Le capitaine Caspien sortit de sa tente et bâilla bruyamment. Il salua non sans un soupçon de malice sa prisonnière et attrapa un morceau de viande séchée dans une petite assiette en bois. Il jeta un regard à Aëlyss et désigna un autre morceau de viande de sa main libre.

— J’imagine que cela ne vous intéresse pas, souffla le mage en mastiquant.

L’érudite ne lui adressa qu’un regard noir et bu la bière d’une traite.

— Ahah ! Que de vertueux principes ! ironisa Caspien en s’éloignant.

Plusieurs longues heures passèrent, sans rien d’inattendu. Enfin, le mage revint se poster devant la cage. Il avait revêtu une cuirasse décorée et une lourde cape de fourrure. Il portait son sceptre d’argent et une masse reposait sur son flanc. Il s’appuya sur une roue du chariot pour se pencher plus près de la lucarne aux épais barreaux. Son armure contraignait ses mouvements et il jura en repoussant vivement sa cape.

— Je crains que nous ne puissions nous revoir avant mon retour à Castelbrume, souffla-t-il. Il me reste une mission à accomplir ici. Vous, cependant, vous prenez la route pour la cité d’ici une heure. Veillez à rester obéissante, mes hommes ont ordre de vous garder vivante, mais pas indemne…

— Peste soit de vous et vos brutes ! fulmina l’érudite en frappant violemment la cage du pied, ce qui ne provoqua en réaction qu’un rire satisfait.

Enfin, le chariot se mit en route et Aëlyss s’éloigna du fort. Le chaos de la route l’empêchait de profiter du voyage pour se reposer, et elle jura une fois de plus en tentant sans succès de se défaire de ses menottes. Malgré la menace que représentaient les soldats escortant le chariot, Aëlyss n’eut pas à subir d’insultes ou de sévices. De temps à autre seulement, un garde jetait un œil dans la cage afin de s’assurer que leur captive ne faisait rien de stupide.

— Qu’est-ce que tu regardes, humain ?

— Une traîtresse…

— Tu fais référence à une époque que tu n'a pas connu…

— Ça ne change rien, le capitaine l’a dit.

— C’est tout ? Lui-même n’était pas né, imbécile ! Ici, il n’y a que moi qui suis au courant de la vérité, et étrangement, je suis la seule à qui on ne demande pas d’explications.

Le soldat, visiblement troublé, s’éloigna pour ne pas continuer la discussion. Un autre bougre aux airs de véritable primate vérifia que la cage était bien fermée en secouant la porte violemment de son énorme main gantée.

Bien entendu, l’érudite ne préparait rien. Sans la clef des menottes, blessée, désarmée et éreintée, elle n’avait aucune chance. Elle s’était fait capturer très facilement, et cela la faisait bouillir au plus profond de son âme de sorcière érudite renommée.

Les elfes avaient une affinité innée pour la magie.

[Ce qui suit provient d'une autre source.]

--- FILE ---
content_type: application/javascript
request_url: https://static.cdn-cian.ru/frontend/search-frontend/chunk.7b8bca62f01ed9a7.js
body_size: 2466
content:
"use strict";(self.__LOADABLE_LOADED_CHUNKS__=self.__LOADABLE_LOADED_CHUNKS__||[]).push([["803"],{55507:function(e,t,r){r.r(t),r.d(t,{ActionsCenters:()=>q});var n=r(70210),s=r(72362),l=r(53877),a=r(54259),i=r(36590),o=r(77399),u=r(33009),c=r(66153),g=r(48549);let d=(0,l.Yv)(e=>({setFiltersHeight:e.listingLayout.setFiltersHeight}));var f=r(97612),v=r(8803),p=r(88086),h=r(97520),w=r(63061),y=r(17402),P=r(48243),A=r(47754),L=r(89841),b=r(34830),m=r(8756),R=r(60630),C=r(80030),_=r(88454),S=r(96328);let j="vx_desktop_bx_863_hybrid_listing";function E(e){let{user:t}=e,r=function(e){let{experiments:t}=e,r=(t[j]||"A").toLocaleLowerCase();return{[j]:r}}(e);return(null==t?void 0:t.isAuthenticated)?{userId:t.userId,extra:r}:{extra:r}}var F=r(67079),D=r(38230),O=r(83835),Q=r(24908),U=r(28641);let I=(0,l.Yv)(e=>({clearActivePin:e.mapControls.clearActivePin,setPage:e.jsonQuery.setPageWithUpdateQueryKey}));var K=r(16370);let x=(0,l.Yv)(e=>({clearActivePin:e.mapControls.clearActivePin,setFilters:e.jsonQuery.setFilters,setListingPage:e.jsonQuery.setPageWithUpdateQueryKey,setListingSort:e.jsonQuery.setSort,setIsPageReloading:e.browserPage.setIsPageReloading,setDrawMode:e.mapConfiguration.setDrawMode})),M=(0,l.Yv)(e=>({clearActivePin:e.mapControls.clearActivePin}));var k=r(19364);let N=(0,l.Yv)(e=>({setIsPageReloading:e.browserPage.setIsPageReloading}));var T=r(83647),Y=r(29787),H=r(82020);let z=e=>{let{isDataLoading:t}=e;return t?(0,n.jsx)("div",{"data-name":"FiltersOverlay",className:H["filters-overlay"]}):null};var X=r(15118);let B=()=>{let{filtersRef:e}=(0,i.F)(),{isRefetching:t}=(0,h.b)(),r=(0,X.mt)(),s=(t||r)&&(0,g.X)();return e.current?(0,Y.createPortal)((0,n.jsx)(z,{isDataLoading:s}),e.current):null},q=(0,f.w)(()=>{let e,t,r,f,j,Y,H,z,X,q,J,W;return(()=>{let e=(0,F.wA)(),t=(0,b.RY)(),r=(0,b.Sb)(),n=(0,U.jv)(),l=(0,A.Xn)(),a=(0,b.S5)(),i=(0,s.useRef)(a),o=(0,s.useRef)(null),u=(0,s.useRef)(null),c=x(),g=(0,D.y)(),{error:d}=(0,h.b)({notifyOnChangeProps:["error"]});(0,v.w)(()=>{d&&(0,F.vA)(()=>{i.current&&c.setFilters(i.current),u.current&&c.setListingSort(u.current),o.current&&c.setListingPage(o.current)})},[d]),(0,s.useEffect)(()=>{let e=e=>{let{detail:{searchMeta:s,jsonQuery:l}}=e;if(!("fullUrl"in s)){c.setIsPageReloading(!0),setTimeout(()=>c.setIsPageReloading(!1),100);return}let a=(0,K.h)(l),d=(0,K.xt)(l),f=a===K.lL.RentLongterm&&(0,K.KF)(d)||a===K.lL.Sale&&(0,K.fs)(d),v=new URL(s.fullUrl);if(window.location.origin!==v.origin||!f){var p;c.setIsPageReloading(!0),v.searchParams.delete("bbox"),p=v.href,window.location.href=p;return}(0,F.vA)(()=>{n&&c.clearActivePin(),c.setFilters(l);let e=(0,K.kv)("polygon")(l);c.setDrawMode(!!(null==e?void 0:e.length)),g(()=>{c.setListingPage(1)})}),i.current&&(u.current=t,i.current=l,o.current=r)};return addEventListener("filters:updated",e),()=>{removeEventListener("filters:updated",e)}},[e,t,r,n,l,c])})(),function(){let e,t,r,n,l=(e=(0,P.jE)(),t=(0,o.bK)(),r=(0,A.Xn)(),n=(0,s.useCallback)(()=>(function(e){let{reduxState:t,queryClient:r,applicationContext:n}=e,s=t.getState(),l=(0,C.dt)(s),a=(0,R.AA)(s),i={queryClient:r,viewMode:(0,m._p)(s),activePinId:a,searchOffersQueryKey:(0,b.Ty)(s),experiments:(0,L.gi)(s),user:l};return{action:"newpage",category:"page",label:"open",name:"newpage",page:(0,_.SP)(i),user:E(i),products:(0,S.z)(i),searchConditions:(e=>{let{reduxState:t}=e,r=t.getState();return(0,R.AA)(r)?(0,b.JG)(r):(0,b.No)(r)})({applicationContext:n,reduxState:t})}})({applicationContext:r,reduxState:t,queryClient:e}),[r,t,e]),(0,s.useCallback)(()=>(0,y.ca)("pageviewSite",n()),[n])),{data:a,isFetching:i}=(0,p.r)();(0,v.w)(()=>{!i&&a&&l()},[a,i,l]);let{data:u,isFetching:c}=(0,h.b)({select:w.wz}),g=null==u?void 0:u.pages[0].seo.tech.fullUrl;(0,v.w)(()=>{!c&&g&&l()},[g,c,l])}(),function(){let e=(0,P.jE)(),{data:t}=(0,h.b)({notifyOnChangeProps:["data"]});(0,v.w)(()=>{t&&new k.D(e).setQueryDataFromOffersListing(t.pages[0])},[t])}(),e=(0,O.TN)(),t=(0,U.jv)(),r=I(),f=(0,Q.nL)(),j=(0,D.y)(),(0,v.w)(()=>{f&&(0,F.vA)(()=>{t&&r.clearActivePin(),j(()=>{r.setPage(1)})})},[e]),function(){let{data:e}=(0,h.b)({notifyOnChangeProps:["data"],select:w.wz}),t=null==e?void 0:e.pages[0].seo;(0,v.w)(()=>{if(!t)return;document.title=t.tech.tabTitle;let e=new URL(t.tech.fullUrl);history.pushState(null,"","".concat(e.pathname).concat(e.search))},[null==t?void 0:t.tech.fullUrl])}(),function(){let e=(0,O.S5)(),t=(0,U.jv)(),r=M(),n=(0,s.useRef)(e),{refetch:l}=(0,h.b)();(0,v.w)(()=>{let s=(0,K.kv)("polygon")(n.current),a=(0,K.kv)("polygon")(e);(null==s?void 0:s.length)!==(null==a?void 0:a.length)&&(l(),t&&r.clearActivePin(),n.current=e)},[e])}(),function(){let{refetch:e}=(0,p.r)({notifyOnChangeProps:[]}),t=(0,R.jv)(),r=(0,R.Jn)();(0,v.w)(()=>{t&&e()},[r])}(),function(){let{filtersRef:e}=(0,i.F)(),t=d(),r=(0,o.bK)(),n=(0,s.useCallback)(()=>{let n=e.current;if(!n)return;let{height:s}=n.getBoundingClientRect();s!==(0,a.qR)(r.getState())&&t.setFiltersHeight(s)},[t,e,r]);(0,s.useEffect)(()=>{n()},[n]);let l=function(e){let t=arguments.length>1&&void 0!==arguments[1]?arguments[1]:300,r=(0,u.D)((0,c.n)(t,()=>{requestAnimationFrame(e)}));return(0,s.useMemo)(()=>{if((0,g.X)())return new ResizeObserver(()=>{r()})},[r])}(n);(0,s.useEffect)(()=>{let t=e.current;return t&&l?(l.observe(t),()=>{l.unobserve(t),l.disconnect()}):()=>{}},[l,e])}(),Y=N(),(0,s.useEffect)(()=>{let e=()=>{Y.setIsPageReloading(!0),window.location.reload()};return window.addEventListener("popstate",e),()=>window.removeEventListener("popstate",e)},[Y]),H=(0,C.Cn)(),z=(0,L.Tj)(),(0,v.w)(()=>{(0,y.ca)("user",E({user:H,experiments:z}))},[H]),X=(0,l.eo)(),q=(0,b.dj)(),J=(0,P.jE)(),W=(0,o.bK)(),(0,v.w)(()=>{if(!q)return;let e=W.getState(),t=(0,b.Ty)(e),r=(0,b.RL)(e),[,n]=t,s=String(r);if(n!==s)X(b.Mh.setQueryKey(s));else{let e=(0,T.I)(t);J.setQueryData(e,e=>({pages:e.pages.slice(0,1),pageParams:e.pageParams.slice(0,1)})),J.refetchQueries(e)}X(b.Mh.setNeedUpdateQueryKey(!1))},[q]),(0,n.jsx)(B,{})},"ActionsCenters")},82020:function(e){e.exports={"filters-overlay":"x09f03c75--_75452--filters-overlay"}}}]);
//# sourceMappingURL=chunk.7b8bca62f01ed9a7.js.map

Ils pouvaient puiser dans l’Immatériel pour créer des sorts variés et des objets enchantés uniques. Ce lien intime les rendaient cependant plus vulnérables aux assauts magiques. Pour cette raison, Caspien avait pu la neutraliser d’un simple touché.

Aëlyss entendit soudain les gardes s’exclamer et rire. Elle se redressa tant bien que mal et scruta l’extérieur par la lucarne donnant sur l’avant de la route. Castelbrume était en vue.